Deze kit komt met de meest gebruikte industriële interfaces als Ethernet, CAN bus, ééndraads en RS485/RS232, standaard industriële 24 Volt connectie,… Hierop ontwikkelde het bedrijf trouwens samen met klanten o.a. mobiele toepassingen voor ziekenhuizen die hartslag, ademhaling, decubitus,… van patiënten opvolgen. Werden tegelijk meegenomen: Linux ondersteuning, WLAN, LAN, Bluetooth, machine learning,… Zelfs een certificatie als medisch toestel is mogelijk. En langzaam verwerft een makerchip zo zijn geloofspapieren in meer sectoren.

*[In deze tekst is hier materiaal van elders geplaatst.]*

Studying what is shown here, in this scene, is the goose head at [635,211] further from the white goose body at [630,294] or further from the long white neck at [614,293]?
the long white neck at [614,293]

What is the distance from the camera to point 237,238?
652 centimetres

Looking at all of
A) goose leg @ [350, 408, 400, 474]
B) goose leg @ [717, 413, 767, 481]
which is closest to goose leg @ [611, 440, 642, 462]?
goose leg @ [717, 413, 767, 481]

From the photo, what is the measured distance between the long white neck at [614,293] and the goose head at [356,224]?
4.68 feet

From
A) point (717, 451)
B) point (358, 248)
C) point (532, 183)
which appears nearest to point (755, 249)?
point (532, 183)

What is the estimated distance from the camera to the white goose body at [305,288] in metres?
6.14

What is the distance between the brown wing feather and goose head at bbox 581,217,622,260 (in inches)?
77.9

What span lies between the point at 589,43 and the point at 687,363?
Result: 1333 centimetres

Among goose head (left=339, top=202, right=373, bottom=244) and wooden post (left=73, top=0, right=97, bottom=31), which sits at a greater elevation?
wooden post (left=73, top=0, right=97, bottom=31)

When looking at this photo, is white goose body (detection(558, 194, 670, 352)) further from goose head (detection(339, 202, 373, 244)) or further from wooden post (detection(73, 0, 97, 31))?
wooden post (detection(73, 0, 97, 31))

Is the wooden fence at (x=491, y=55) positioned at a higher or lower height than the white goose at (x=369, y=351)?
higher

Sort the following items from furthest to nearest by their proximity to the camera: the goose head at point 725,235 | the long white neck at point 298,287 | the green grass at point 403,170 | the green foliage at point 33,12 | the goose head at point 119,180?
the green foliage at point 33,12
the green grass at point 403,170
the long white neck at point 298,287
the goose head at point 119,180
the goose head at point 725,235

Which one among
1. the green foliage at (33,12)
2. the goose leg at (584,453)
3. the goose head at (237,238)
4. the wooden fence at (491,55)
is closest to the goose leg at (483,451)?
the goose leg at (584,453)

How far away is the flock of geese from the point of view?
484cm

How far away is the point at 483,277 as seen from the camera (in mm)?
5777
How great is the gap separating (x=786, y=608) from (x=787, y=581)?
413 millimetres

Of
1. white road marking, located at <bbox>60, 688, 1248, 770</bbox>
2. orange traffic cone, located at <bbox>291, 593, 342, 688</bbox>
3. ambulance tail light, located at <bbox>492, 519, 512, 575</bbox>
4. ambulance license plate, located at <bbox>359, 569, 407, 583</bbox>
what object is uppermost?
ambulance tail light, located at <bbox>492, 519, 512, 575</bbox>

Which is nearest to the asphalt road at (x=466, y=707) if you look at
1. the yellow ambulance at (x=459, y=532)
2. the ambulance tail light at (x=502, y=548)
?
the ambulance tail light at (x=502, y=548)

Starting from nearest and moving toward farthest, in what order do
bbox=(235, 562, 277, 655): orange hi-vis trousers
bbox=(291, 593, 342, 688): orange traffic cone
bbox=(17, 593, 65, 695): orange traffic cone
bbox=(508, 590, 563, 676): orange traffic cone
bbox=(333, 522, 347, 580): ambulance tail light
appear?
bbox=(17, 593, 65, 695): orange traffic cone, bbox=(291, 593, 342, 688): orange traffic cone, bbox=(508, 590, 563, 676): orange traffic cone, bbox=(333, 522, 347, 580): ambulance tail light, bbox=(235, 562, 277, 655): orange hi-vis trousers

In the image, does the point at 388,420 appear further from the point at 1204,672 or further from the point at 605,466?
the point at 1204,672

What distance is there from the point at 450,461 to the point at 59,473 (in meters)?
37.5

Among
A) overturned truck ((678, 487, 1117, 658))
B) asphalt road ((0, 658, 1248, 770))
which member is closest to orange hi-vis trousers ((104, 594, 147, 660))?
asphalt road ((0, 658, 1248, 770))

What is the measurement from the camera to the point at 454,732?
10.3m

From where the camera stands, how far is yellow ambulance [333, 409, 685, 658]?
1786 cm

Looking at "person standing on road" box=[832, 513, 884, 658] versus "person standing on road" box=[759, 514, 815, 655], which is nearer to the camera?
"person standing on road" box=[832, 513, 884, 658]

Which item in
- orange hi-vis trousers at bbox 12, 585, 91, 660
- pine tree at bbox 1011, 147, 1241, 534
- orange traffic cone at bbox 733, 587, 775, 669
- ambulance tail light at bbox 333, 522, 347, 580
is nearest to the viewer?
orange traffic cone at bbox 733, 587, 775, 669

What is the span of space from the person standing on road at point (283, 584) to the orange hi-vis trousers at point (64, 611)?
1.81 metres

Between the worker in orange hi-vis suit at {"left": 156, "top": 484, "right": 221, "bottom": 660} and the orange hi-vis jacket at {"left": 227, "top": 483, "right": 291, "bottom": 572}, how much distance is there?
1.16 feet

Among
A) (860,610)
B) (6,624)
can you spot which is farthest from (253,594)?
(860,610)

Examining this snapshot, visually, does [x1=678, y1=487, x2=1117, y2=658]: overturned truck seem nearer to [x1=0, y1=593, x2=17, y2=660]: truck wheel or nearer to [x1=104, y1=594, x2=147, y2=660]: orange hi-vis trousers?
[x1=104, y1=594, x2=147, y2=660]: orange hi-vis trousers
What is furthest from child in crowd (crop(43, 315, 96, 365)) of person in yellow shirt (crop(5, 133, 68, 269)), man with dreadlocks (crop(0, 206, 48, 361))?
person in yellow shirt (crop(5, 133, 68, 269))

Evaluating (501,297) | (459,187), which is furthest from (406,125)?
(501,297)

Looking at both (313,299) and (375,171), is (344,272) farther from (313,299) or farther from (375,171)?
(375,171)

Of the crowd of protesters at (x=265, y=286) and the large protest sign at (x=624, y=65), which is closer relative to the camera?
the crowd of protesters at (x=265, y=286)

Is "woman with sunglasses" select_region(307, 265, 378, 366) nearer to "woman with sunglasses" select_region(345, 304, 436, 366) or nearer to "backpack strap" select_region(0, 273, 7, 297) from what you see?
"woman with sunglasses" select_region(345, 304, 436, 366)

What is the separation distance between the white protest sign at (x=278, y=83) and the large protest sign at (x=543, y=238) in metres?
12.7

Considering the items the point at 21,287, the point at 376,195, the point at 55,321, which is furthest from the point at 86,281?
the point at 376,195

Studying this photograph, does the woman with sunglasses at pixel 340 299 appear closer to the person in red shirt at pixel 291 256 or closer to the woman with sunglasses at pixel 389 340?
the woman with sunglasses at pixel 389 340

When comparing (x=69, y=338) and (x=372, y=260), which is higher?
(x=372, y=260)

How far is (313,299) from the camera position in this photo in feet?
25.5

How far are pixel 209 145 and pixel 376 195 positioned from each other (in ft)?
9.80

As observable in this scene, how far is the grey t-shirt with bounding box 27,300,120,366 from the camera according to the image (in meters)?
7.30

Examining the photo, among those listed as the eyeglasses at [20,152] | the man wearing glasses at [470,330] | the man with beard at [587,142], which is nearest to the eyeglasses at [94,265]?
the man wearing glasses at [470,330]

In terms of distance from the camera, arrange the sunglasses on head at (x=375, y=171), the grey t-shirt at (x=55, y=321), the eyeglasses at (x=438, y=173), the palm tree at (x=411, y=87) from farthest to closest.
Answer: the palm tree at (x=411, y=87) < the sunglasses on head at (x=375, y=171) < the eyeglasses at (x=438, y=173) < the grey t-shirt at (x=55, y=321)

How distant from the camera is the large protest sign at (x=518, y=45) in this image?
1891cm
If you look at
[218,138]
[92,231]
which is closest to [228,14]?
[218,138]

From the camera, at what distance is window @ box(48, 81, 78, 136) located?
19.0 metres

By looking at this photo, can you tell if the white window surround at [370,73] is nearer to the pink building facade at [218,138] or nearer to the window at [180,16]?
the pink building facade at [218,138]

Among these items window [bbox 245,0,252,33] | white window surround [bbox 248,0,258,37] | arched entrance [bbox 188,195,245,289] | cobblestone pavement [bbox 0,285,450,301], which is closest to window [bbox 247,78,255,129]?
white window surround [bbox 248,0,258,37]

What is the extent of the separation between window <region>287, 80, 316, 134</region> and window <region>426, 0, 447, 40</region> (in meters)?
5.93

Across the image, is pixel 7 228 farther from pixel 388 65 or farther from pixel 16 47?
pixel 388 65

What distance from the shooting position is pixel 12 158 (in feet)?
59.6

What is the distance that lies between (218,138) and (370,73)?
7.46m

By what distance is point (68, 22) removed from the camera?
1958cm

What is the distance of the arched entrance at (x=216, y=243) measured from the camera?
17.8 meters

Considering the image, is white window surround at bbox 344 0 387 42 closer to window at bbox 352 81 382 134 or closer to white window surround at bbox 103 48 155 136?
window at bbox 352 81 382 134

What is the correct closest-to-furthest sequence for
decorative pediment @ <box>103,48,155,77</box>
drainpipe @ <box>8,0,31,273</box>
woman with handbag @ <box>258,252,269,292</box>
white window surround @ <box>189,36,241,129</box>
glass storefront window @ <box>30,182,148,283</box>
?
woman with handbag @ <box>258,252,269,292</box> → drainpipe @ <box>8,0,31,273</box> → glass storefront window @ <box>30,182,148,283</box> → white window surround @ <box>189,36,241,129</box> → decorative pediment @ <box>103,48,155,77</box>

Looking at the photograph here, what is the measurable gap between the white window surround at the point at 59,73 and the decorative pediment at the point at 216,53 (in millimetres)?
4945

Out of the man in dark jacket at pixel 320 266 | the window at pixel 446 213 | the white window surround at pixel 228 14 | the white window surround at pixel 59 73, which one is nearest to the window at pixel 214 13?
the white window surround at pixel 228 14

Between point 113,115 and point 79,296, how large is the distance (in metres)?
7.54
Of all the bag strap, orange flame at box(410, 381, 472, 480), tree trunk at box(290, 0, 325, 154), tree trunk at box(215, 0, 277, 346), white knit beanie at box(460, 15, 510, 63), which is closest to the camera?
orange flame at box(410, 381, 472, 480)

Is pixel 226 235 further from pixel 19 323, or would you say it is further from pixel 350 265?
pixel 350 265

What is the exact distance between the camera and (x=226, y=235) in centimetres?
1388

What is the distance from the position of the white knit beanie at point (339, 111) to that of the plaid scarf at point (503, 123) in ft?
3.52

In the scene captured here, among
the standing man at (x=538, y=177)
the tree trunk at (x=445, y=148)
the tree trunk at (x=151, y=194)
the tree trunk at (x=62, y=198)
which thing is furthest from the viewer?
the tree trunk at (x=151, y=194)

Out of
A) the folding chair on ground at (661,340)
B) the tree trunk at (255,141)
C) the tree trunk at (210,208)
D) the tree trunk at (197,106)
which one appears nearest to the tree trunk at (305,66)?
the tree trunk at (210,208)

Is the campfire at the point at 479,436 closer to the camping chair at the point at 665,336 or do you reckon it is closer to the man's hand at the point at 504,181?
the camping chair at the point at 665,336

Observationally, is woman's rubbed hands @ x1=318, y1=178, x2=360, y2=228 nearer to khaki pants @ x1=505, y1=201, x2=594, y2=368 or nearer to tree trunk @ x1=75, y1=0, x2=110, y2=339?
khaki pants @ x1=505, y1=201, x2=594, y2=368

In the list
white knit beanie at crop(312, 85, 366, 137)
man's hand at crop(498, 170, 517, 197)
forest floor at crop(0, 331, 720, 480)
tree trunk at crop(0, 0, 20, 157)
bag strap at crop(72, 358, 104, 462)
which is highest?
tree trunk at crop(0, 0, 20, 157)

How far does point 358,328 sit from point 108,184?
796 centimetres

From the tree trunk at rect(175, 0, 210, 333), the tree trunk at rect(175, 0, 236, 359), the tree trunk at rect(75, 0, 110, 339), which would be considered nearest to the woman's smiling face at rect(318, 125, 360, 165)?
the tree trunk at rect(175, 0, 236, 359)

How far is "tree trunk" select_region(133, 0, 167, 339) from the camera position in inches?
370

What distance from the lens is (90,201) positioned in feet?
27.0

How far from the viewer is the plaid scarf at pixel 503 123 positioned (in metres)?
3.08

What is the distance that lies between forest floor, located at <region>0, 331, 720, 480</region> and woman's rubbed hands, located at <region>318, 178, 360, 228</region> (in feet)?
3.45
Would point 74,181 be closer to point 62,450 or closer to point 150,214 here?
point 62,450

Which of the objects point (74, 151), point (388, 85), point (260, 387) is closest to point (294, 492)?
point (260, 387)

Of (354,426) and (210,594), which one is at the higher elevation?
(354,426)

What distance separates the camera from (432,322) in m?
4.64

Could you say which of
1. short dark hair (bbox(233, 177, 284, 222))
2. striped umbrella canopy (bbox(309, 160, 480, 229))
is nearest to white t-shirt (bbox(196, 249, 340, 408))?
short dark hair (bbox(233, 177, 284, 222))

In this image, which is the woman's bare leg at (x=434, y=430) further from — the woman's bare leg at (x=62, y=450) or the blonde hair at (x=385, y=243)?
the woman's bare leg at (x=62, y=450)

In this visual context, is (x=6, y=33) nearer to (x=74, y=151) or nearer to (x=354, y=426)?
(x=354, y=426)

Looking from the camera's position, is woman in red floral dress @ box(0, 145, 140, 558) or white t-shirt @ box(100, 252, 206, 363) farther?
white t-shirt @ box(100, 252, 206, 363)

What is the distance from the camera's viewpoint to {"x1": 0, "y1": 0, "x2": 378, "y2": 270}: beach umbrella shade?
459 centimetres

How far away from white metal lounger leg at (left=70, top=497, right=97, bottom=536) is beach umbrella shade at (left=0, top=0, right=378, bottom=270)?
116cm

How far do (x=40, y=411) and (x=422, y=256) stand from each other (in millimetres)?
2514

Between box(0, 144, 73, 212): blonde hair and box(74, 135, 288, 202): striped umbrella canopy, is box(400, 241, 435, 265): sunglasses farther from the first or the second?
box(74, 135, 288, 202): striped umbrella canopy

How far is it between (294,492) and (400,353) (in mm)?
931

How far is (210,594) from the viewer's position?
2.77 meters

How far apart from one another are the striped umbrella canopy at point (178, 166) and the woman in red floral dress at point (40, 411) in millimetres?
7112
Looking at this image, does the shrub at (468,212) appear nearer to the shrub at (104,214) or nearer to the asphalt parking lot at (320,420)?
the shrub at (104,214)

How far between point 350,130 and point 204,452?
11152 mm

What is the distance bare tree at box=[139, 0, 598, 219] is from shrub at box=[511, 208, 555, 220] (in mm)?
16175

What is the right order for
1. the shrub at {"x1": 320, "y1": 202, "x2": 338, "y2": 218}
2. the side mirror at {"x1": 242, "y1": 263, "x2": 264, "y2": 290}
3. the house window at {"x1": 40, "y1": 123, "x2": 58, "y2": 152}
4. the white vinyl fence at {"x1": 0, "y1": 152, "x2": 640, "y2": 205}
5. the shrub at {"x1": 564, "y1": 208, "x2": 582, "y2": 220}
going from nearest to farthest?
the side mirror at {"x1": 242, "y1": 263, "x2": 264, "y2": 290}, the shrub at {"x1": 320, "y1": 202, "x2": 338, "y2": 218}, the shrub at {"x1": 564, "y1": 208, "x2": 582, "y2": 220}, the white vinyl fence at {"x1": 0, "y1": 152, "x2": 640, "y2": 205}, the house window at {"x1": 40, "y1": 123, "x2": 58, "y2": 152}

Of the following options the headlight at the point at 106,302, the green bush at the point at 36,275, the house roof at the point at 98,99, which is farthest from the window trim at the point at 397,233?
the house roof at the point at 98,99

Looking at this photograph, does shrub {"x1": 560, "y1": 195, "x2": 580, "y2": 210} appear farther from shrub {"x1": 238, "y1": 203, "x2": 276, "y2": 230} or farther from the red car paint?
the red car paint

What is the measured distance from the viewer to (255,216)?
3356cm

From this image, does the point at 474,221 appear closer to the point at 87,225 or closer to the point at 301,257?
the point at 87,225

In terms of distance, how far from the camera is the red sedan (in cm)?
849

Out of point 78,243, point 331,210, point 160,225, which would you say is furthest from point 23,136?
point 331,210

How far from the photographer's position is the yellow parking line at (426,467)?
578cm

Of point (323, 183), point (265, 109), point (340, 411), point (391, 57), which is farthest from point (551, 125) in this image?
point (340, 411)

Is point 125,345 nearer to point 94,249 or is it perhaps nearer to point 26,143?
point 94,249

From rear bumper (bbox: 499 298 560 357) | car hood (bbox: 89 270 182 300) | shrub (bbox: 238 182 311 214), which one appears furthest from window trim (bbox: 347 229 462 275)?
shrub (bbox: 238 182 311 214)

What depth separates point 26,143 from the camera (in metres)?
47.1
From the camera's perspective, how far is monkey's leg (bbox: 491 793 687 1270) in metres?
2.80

(*) Dit artikel steunt o.a. op een bijdrage van Andreas Schlaffer, Kontron Austria, Head of R&D The Steep Career of Raspberry Pi: from Maker PC to Industrial Computer
Door Luc De Smet
Kader: Ontwikkelingen in Arduino
Er studeert een nieuwe generatie af die tijdens de opleiding leerde omgaan met Arduino en Raspberry Pi. Wanneer ze in hun loopbaan iets zullen moeten ontwikkelen, dan zijn dat ook de omgevingen waarin ze van nature hun prototypes zullen maken. “Maar ook ouderen, die een heel leven met plc’s werkten, kopen al eens een Arduino-bordje om het uit te testen”, merkt Loic De Buck op. Met zijn bedrijf Industruino ontwikkelt hij Arduino-bordjes voor industriële toepassingen.
De Buck wijst naar de bedrijfsleider van het Franse automatiseringsbedrijf E2GA die al 30 jaar aan de slag is en nu volledig overstapte op Industruino voor HVAC-projecten in ziekenhuizen en scholen, en luchtbehandelingsprojecten in winkelcentra, bijvoorbeeld. Het Duitse Raindancer Irrigation Systems, bijvoorbeeld, gebruikt nu al twee jaar Industruino-borden om zijn irrigatiesystemen en pompen voor de landbouw aan te sturen en te monitoren. Een ander bedrijf gebruikt ze om stalverlichting te sturen.
Maar Arduino zal alsnog niet de plaats innemen van de grote commerciële industriële merken. “Anderzijds zie ik bijvoorbeeld wel dat grote merken voor een stuk hun software van hun hardware loskoppelen.” Zo lanceerde Siemens twee jaar geleden een Simatic die compatibel is met Arduino. “Niet helemaal maar toch voldoende om minder compileren te vergen en… wel functioneel.” Wie kiest voor een robuuste Siemens plc zou die dan kunnen koppelen aan een open source platform zoals Arduino of Raspberry en zijn operating systeem zelf kunnen kiezen.
“Time-to-market en service zijn super belangrijk voor de industrie”, weet De Buck. “De pure kost van onderdelen in ‘one-off’ projecten is minder belangrijk dan de kost van de ontwikkelaar.” Voor volumetoepassingen zoals integratie in een standaard product zal de kost van de componenten dan weer wél het verschil maken. Tegelijk merkt hij op dat industriële klanten vaak vrij langzaam evolueren. Ze houden niet van risico en hun producten kennen heel vaak levenscycli van 10 tot 15 jaar. “Met nieuwe platformen moet je ook door die levenscycli breken.”
“Ik blijf alsnog bij Arduino dat een low level embedded systeem is dat toegankelijker is (je kan er makkelijker mee starten en zelf libraries samenstellen) dan Raspberry Pi waar er meer onder de radar gebeurt.” Of Arduino ondertussen ook voldoende gegroeid is? “Arduino ontwikkelt nu nieuwe borden. Debugging tools moet het bijvoorbeeld toch ernstiger gaan nemen zodat je ziet wat er gebeurt in de microprocessor terwijl hij bezig is. Ondertussen groeit ook Python heel snel”, stelt De Buck vast.
Hij wijst naar de Adafruit website van Limor Fried in de VS. “Deze programmeerbare borden gebruiken dezelfde controllers als Arduino maar dan wel met de snelste chips.” Hij ziet voor beiden ruimte tot groeien.